Manny: more than just a portrait of an icon
Boxing is a cruel sport. It demands so much but gives very little. And what goes on inside the ring is but a microcosm of a boxer’s life outside of it – a continuous struggle not just to survive the opposition, but to defeat it, as well. And watching the documentary film Manny (shown under limited release last week), we got to see the nuances of the sport while simultaneously witnessing a detailed profiling of not just one boxer, but perhaps every boxer who has had the courage to step inside this brutal industry.
Directed by Academy Award-winning filmmaker Leon Gast and debuting director Ryan Moore, Manny is a well-paced chronicle of the Filipino champion’s rise from the muck of poverty to an iconic status worthy of a Hall of Fame induction. The attention to detail coupled by the unflinching honesty of both Gast and Moore elevate this documentary way above the genre’s best in recent times.
And Gast, perhaps most known for his Oscar-winning documentary When We Were Kings (1997), is the perfect director to helm this project. His knack for social commentary was deeply felt when he chose to chronicle Muhammad Ali’s historic fight in Zaire against the hard-hitting George Foreman. And for the longest time, a select few boxing and film aficionados have waited for the New Jersey native to make a follow up to Kings. There’s a hint that the filmmaker was just waiting for another boxer to transcend the sport like Ali. And now he has found Pacquiao, a fighter whose boxing style resembles an entire culture and whose ideals greatly echo the values of a nation.
However, it is his life that takes center stage in this 2-hour cinematic experience. And what challenge it is for the filmmakers to make their documentary stand out, as boxing and film have had one of the longest-running love affairs in history. The old “boxer fights his way out of poverty” yarn has been spun too many times already, not to mention the fact that Manny is one of the most documented athletes today.

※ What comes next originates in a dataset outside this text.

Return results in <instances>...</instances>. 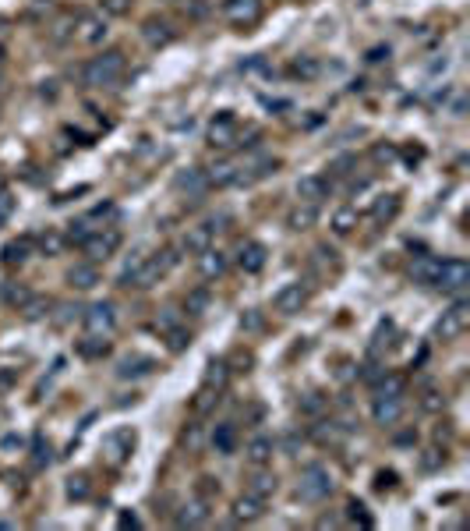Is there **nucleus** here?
Listing matches in <instances>:
<instances>
[{"mask_svg":"<svg viewBox=\"0 0 470 531\" xmlns=\"http://www.w3.org/2000/svg\"><path fill=\"white\" fill-rule=\"evenodd\" d=\"M46 308H50V301H43V298H29V301L22 305L25 319H43V315H46Z\"/></svg>","mask_w":470,"mask_h":531,"instance_id":"nucleus-39","label":"nucleus"},{"mask_svg":"<svg viewBox=\"0 0 470 531\" xmlns=\"http://www.w3.org/2000/svg\"><path fill=\"white\" fill-rule=\"evenodd\" d=\"M265 258H269V251H265L262 241H244L241 251H237V266H241L244 273H262L265 270Z\"/></svg>","mask_w":470,"mask_h":531,"instance_id":"nucleus-14","label":"nucleus"},{"mask_svg":"<svg viewBox=\"0 0 470 531\" xmlns=\"http://www.w3.org/2000/svg\"><path fill=\"white\" fill-rule=\"evenodd\" d=\"M400 414H403V393L400 397H375V404H371L375 425H396Z\"/></svg>","mask_w":470,"mask_h":531,"instance_id":"nucleus-13","label":"nucleus"},{"mask_svg":"<svg viewBox=\"0 0 470 531\" xmlns=\"http://www.w3.org/2000/svg\"><path fill=\"white\" fill-rule=\"evenodd\" d=\"M88 492H92V485H88V478H85V475L67 478V499H88Z\"/></svg>","mask_w":470,"mask_h":531,"instance_id":"nucleus-35","label":"nucleus"},{"mask_svg":"<svg viewBox=\"0 0 470 531\" xmlns=\"http://www.w3.org/2000/svg\"><path fill=\"white\" fill-rule=\"evenodd\" d=\"M100 4H103V11H107V15L121 18V15H128V11H131L135 0H100Z\"/></svg>","mask_w":470,"mask_h":531,"instance_id":"nucleus-40","label":"nucleus"},{"mask_svg":"<svg viewBox=\"0 0 470 531\" xmlns=\"http://www.w3.org/2000/svg\"><path fill=\"white\" fill-rule=\"evenodd\" d=\"M431 287H438L449 298H463V291L470 287V266L463 258H442L438 270H435Z\"/></svg>","mask_w":470,"mask_h":531,"instance_id":"nucleus-3","label":"nucleus"},{"mask_svg":"<svg viewBox=\"0 0 470 531\" xmlns=\"http://www.w3.org/2000/svg\"><path fill=\"white\" fill-rule=\"evenodd\" d=\"M209 291H192V294H187V301H184V308L187 312H192V315H206V308H209Z\"/></svg>","mask_w":470,"mask_h":531,"instance_id":"nucleus-33","label":"nucleus"},{"mask_svg":"<svg viewBox=\"0 0 470 531\" xmlns=\"http://www.w3.org/2000/svg\"><path fill=\"white\" fill-rule=\"evenodd\" d=\"M315 223H318V206L297 202V206L287 213V227H290V230H311Z\"/></svg>","mask_w":470,"mask_h":531,"instance_id":"nucleus-24","label":"nucleus"},{"mask_svg":"<svg viewBox=\"0 0 470 531\" xmlns=\"http://www.w3.org/2000/svg\"><path fill=\"white\" fill-rule=\"evenodd\" d=\"M438 262H442V258H435V255H417V258L410 262V280H414V284H424V287H431V280H435V270H438Z\"/></svg>","mask_w":470,"mask_h":531,"instance_id":"nucleus-26","label":"nucleus"},{"mask_svg":"<svg viewBox=\"0 0 470 531\" xmlns=\"http://www.w3.org/2000/svg\"><path fill=\"white\" fill-rule=\"evenodd\" d=\"M39 244H43V251H46V255H57V251L64 248V237L50 230V234H43V241H39Z\"/></svg>","mask_w":470,"mask_h":531,"instance_id":"nucleus-42","label":"nucleus"},{"mask_svg":"<svg viewBox=\"0 0 470 531\" xmlns=\"http://www.w3.org/2000/svg\"><path fill=\"white\" fill-rule=\"evenodd\" d=\"M333 489H336V482H333V475H329L322 464H308V468L301 471L297 496H301L304 503H322L325 496H333Z\"/></svg>","mask_w":470,"mask_h":531,"instance_id":"nucleus-4","label":"nucleus"},{"mask_svg":"<svg viewBox=\"0 0 470 531\" xmlns=\"http://www.w3.org/2000/svg\"><path fill=\"white\" fill-rule=\"evenodd\" d=\"M206 177H209V188H230V185H237V181H241V163H234V159H220L216 166H209V170H206Z\"/></svg>","mask_w":470,"mask_h":531,"instance_id":"nucleus-15","label":"nucleus"},{"mask_svg":"<svg viewBox=\"0 0 470 531\" xmlns=\"http://www.w3.org/2000/svg\"><path fill=\"white\" fill-rule=\"evenodd\" d=\"M117 524H121V527H138V517H135V513H121Z\"/></svg>","mask_w":470,"mask_h":531,"instance_id":"nucleus-47","label":"nucleus"},{"mask_svg":"<svg viewBox=\"0 0 470 531\" xmlns=\"http://www.w3.org/2000/svg\"><path fill=\"white\" fill-rule=\"evenodd\" d=\"M163 336H166V347H170L173 354H180V350L192 347V333H187L180 322H177V326H170V329H163Z\"/></svg>","mask_w":470,"mask_h":531,"instance_id":"nucleus-29","label":"nucleus"},{"mask_svg":"<svg viewBox=\"0 0 470 531\" xmlns=\"http://www.w3.org/2000/svg\"><path fill=\"white\" fill-rule=\"evenodd\" d=\"M209 138H213V145H220V149L234 145V142H237V121H234V114H227V110H223V114L213 121Z\"/></svg>","mask_w":470,"mask_h":531,"instance_id":"nucleus-18","label":"nucleus"},{"mask_svg":"<svg viewBox=\"0 0 470 531\" xmlns=\"http://www.w3.org/2000/svg\"><path fill=\"white\" fill-rule=\"evenodd\" d=\"M301 407H304V411H308V414H318V411H322V407H325V400H322V397H318V393H308V397H304V400H301Z\"/></svg>","mask_w":470,"mask_h":531,"instance_id":"nucleus-45","label":"nucleus"},{"mask_svg":"<svg viewBox=\"0 0 470 531\" xmlns=\"http://www.w3.org/2000/svg\"><path fill=\"white\" fill-rule=\"evenodd\" d=\"M262 513H265V499H258V496H251V492H244V496H237V499H234V520H241V524H255Z\"/></svg>","mask_w":470,"mask_h":531,"instance_id":"nucleus-19","label":"nucleus"},{"mask_svg":"<svg viewBox=\"0 0 470 531\" xmlns=\"http://www.w3.org/2000/svg\"><path fill=\"white\" fill-rule=\"evenodd\" d=\"M227 362H209V369H206V390H223L227 386Z\"/></svg>","mask_w":470,"mask_h":531,"instance_id":"nucleus-31","label":"nucleus"},{"mask_svg":"<svg viewBox=\"0 0 470 531\" xmlns=\"http://www.w3.org/2000/svg\"><path fill=\"white\" fill-rule=\"evenodd\" d=\"M223 15H227L230 25L248 29V25H255V22L262 18V0H227V4H223Z\"/></svg>","mask_w":470,"mask_h":531,"instance_id":"nucleus-8","label":"nucleus"},{"mask_svg":"<svg viewBox=\"0 0 470 531\" xmlns=\"http://www.w3.org/2000/svg\"><path fill=\"white\" fill-rule=\"evenodd\" d=\"M29 298H32L29 287H18V284H8V287H4V301H8V305H18V308H22Z\"/></svg>","mask_w":470,"mask_h":531,"instance_id":"nucleus-38","label":"nucleus"},{"mask_svg":"<svg viewBox=\"0 0 470 531\" xmlns=\"http://www.w3.org/2000/svg\"><path fill=\"white\" fill-rule=\"evenodd\" d=\"M156 369L152 358H145V354H128V358L117 362V379H138V376H149Z\"/></svg>","mask_w":470,"mask_h":531,"instance_id":"nucleus-20","label":"nucleus"},{"mask_svg":"<svg viewBox=\"0 0 470 531\" xmlns=\"http://www.w3.org/2000/svg\"><path fill=\"white\" fill-rule=\"evenodd\" d=\"M357 227V209H340L336 216H333V230L336 234H350Z\"/></svg>","mask_w":470,"mask_h":531,"instance_id":"nucleus-34","label":"nucleus"},{"mask_svg":"<svg viewBox=\"0 0 470 531\" xmlns=\"http://www.w3.org/2000/svg\"><path fill=\"white\" fill-rule=\"evenodd\" d=\"M85 255H88V262H107L117 248H121V230H114V227H103V230H92L81 244H78Z\"/></svg>","mask_w":470,"mask_h":531,"instance_id":"nucleus-6","label":"nucleus"},{"mask_svg":"<svg viewBox=\"0 0 470 531\" xmlns=\"http://www.w3.org/2000/svg\"><path fill=\"white\" fill-rule=\"evenodd\" d=\"M294 74H297V78H315V74H318V64L304 57V60H297V64H294Z\"/></svg>","mask_w":470,"mask_h":531,"instance_id":"nucleus-43","label":"nucleus"},{"mask_svg":"<svg viewBox=\"0 0 470 531\" xmlns=\"http://www.w3.org/2000/svg\"><path fill=\"white\" fill-rule=\"evenodd\" d=\"M67 284L74 291H92L100 284V270H96V262H74L71 270H67Z\"/></svg>","mask_w":470,"mask_h":531,"instance_id":"nucleus-16","label":"nucleus"},{"mask_svg":"<svg viewBox=\"0 0 470 531\" xmlns=\"http://www.w3.org/2000/svg\"><path fill=\"white\" fill-rule=\"evenodd\" d=\"M209 520V503L206 499H192V503H184L180 513H177V527H199Z\"/></svg>","mask_w":470,"mask_h":531,"instance_id":"nucleus-23","label":"nucleus"},{"mask_svg":"<svg viewBox=\"0 0 470 531\" xmlns=\"http://www.w3.org/2000/svg\"><path fill=\"white\" fill-rule=\"evenodd\" d=\"M8 188V181H4V173H0V192H4Z\"/></svg>","mask_w":470,"mask_h":531,"instance_id":"nucleus-48","label":"nucleus"},{"mask_svg":"<svg viewBox=\"0 0 470 531\" xmlns=\"http://www.w3.org/2000/svg\"><path fill=\"white\" fill-rule=\"evenodd\" d=\"M347 510H350V517H357V520H361V524H371V517H368V513H364V506H361V503H350V506H347Z\"/></svg>","mask_w":470,"mask_h":531,"instance_id":"nucleus-46","label":"nucleus"},{"mask_svg":"<svg viewBox=\"0 0 470 531\" xmlns=\"http://www.w3.org/2000/svg\"><path fill=\"white\" fill-rule=\"evenodd\" d=\"M396 213H400V199L396 195H382V199H375V206H371V220L375 223H389Z\"/></svg>","mask_w":470,"mask_h":531,"instance_id":"nucleus-27","label":"nucleus"},{"mask_svg":"<svg viewBox=\"0 0 470 531\" xmlns=\"http://www.w3.org/2000/svg\"><path fill=\"white\" fill-rule=\"evenodd\" d=\"M0 81H4V67H0Z\"/></svg>","mask_w":470,"mask_h":531,"instance_id":"nucleus-49","label":"nucleus"},{"mask_svg":"<svg viewBox=\"0 0 470 531\" xmlns=\"http://www.w3.org/2000/svg\"><path fill=\"white\" fill-rule=\"evenodd\" d=\"M248 492H251V496H258V499H269V496L276 492V475H269V471H255V475L248 478Z\"/></svg>","mask_w":470,"mask_h":531,"instance_id":"nucleus-28","label":"nucleus"},{"mask_svg":"<svg viewBox=\"0 0 470 531\" xmlns=\"http://www.w3.org/2000/svg\"><path fill=\"white\" fill-rule=\"evenodd\" d=\"M173 188H177L180 195H187V199H199V195L209 192V177H206L202 166H187V170H177Z\"/></svg>","mask_w":470,"mask_h":531,"instance_id":"nucleus-10","label":"nucleus"},{"mask_svg":"<svg viewBox=\"0 0 470 531\" xmlns=\"http://www.w3.org/2000/svg\"><path fill=\"white\" fill-rule=\"evenodd\" d=\"M297 202H308V206H318L322 199H329V185H325V177L322 173H308L297 181Z\"/></svg>","mask_w":470,"mask_h":531,"instance_id":"nucleus-12","label":"nucleus"},{"mask_svg":"<svg viewBox=\"0 0 470 531\" xmlns=\"http://www.w3.org/2000/svg\"><path fill=\"white\" fill-rule=\"evenodd\" d=\"M25 255H29V241H11V244L4 248V262H8V266L25 262Z\"/></svg>","mask_w":470,"mask_h":531,"instance_id":"nucleus-37","label":"nucleus"},{"mask_svg":"<svg viewBox=\"0 0 470 531\" xmlns=\"http://www.w3.org/2000/svg\"><path fill=\"white\" fill-rule=\"evenodd\" d=\"M195 258H199L202 280H220V277L227 273V266H230V258H227L223 251H216V248H209V251H202V255H195Z\"/></svg>","mask_w":470,"mask_h":531,"instance_id":"nucleus-17","label":"nucleus"},{"mask_svg":"<svg viewBox=\"0 0 470 531\" xmlns=\"http://www.w3.org/2000/svg\"><path fill=\"white\" fill-rule=\"evenodd\" d=\"M272 450H276V442H272L269 435H251L248 447H244V457H248L255 468H262V464L272 461Z\"/></svg>","mask_w":470,"mask_h":531,"instance_id":"nucleus-22","label":"nucleus"},{"mask_svg":"<svg viewBox=\"0 0 470 531\" xmlns=\"http://www.w3.org/2000/svg\"><path fill=\"white\" fill-rule=\"evenodd\" d=\"M81 322H85V333L88 336H110L117 329V308L114 301H96L81 312Z\"/></svg>","mask_w":470,"mask_h":531,"instance_id":"nucleus-5","label":"nucleus"},{"mask_svg":"<svg viewBox=\"0 0 470 531\" xmlns=\"http://www.w3.org/2000/svg\"><path fill=\"white\" fill-rule=\"evenodd\" d=\"M92 234V227L85 223V220H78V223H71V230H67V241H74V244H81L85 237Z\"/></svg>","mask_w":470,"mask_h":531,"instance_id":"nucleus-41","label":"nucleus"},{"mask_svg":"<svg viewBox=\"0 0 470 531\" xmlns=\"http://www.w3.org/2000/svg\"><path fill=\"white\" fill-rule=\"evenodd\" d=\"M213 450H216L220 457H230V454L237 450V425H234V421H220V425L213 428Z\"/></svg>","mask_w":470,"mask_h":531,"instance_id":"nucleus-21","label":"nucleus"},{"mask_svg":"<svg viewBox=\"0 0 470 531\" xmlns=\"http://www.w3.org/2000/svg\"><path fill=\"white\" fill-rule=\"evenodd\" d=\"M304 305H308V287L304 284H287V287H279L276 298H272V308L279 315H297Z\"/></svg>","mask_w":470,"mask_h":531,"instance_id":"nucleus-9","label":"nucleus"},{"mask_svg":"<svg viewBox=\"0 0 470 531\" xmlns=\"http://www.w3.org/2000/svg\"><path fill=\"white\" fill-rule=\"evenodd\" d=\"M11 213H15V199H11V195H8V188H4V192H0V227L8 223V216H11Z\"/></svg>","mask_w":470,"mask_h":531,"instance_id":"nucleus-44","label":"nucleus"},{"mask_svg":"<svg viewBox=\"0 0 470 531\" xmlns=\"http://www.w3.org/2000/svg\"><path fill=\"white\" fill-rule=\"evenodd\" d=\"M107 36H110L107 18H100V15H85V18H81V32H78L81 43H103Z\"/></svg>","mask_w":470,"mask_h":531,"instance_id":"nucleus-25","label":"nucleus"},{"mask_svg":"<svg viewBox=\"0 0 470 531\" xmlns=\"http://www.w3.org/2000/svg\"><path fill=\"white\" fill-rule=\"evenodd\" d=\"M131 450H135V432L124 428V432H117V435L110 439V454H114V461H124Z\"/></svg>","mask_w":470,"mask_h":531,"instance_id":"nucleus-30","label":"nucleus"},{"mask_svg":"<svg viewBox=\"0 0 470 531\" xmlns=\"http://www.w3.org/2000/svg\"><path fill=\"white\" fill-rule=\"evenodd\" d=\"M124 67H128L124 53H121V50H107V53L92 57V60L81 67V81H85L88 88H114V85L124 78Z\"/></svg>","mask_w":470,"mask_h":531,"instance_id":"nucleus-2","label":"nucleus"},{"mask_svg":"<svg viewBox=\"0 0 470 531\" xmlns=\"http://www.w3.org/2000/svg\"><path fill=\"white\" fill-rule=\"evenodd\" d=\"M466 326H470V301L456 298L452 308H445L442 319L435 322V336H438V340H456Z\"/></svg>","mask_w":470,"mask_h":531,"instance_id":"nucleus-7","label":"nucleus"},{"mask_svg":"<svg viewBox=\"0 0 470 531\" xmlns=\"http://www.w3.org/2000/svg\"><path fill=\"white\" fill-rule=\"evenodd\" d=\"M145 39H149L152 46H163V43L173 39V32H170L166 22H149V25H145Z\"/></svg>","mask_w":470,"mask_h":531,"instance_id":"nucleus-32","label":"nucleus"},{"mask_svg":"<svg viewBox=\"0 0 470 531\" xmlns=\"http://www.w3.org/2000/svg\"><path fill=\"white\" fill-rule=\"evenodd\" d=\"M403 393V379L400 376H386L379 386H375V397H400Z\"/></svg>","mask_w":470,"mask_h":531,"instance_id":"nucleus-36","label":"nucleus"},{"mask_svg":"<svg viewBox=\"0 0 470 531\" xmlns=\"http://www.w3.org/2000/svg\"><path fill=\"white\" fill-rule=\"evenodd\" d=\"M177 255L173 251H163V255H145V251H135L121 273V287H135V291H149L156 287L170 270H173Z\"/></svg>","mask_w":470,"mask_h":531,"instance_id":"nucleus-1","label":"nucleus"},{"mask_svg":"<svg viewBox=\"0 0 470 531\" xmlns=\"http://www.w3.org/2000/svg\"><path fill=\"white\" fill-rule=\"evenodd\" d=\"M216 230H223V227H216V223H199V227H192V230L184 234L180 248H184L187 255H202V251H209V248H213Z\"/></svg>","mask_w":470,"mask_h":531,"instance_id":"nucleus-11","label":"nucleus"}]
</instances>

This obvious hurdle, however, was surpassed by the filmmakers’ dedication to fish out the most telling moments in Pacquiao’s storied 20-year career. Gast and Moore reviewed more than a thousand hours of footage and hundreds of archived videos to effectively forward the plot and send their message across. The former boxer in me finds this effort very commendable as the unseen subtleties and undisclosed truths get surfaced in blunt view.
The jabs of the job
Having had a career as a pro fighter, I have come to learn that the sport is one of the most demanding of all—physically, psychologically, even financially. An average new-comer (someone with a record of no more than 5 fights) today will only make five thousand pesos or less for a four-round fight. And after paying his trainer and the cut of the manager (if he has one), a fighter will only take home a measly amount that is barely enough to get him through another fight (which happens in an average of once every two months). And while suffering an economy that is dwindling during his time, Manny started out much like everybody else, earning as little as one hundred Pesos ($2) for his first professional fight. With no other skill set that can bring money to the table, Manny (and every starting young boxer) is forced to take extra income as a personal trainer to middle to upper class citizens while at the same time using the gym as his surrogate home.
Another truth that I have come to accept is the fact that in boxing, the sport and the industry are two different things. And the film does not shy around in revealing this as well. Boxers are like matadors and bulls in an arena crowded by people hungry for violence. But beyond the fighting, the blinding lights, and the incessant shouts are the select few who sit at a safe distance, watching the events unfold with little care for the well being of the fighters. Those whose pockets are getting heavy by every punch connected with violent intent. The promoters, the managers, and the media are the ones making the most money in the industry, while the boxers and the trainers are the ones who still believe in the sanctity of the sport, despite not making as much. There is something broken in boxing, where only one or two fighters can get to make millions while about 90% of all pros struggle to make ends meet on a daily basis. And this might be beyond fixing if not for films like Manny, which dances on thin ice as it depicts what really lies beyond the lucrative business of prizefighting.
Rolling with the punches, literally, for his country
As revealed with scathing honesty by Leon Gast and Ryan Moore, Manny is not just a documentary that highlights the drama of a sport loved by so many Filipinos. It ventures into places we’ve never seen and makes us appreciate what Manny, our idol, has gone through. The cruelty of it is not seen in the rigorous training regimens or the ferocious battles in the ring, but outside, where real life happens – inflicted by those who have nothing to do with boxing itself.
Despite this unkindness, we see Manny Pacquiao lace up his gloves, walk his way towards the ring with a cheerful smile, and fight with so much zest for life. Why? From the lips of the Fighting Congressman himself, “it’s God’s will.” Such is the greatness of this man that after all the struggle and defeat he has had over the last two decades, he continues to fight not for himself, but for something that is far bigger than him or the sport combined. And with the help of Gast’s gift for narrative and Moore’s ardent devotion to the craft, Manny’s life becomes solidified in boxing lore, and further sheds light to the idea that life is like boxing, defeat is realized not when you get knocked down, but when you refuse to stand again.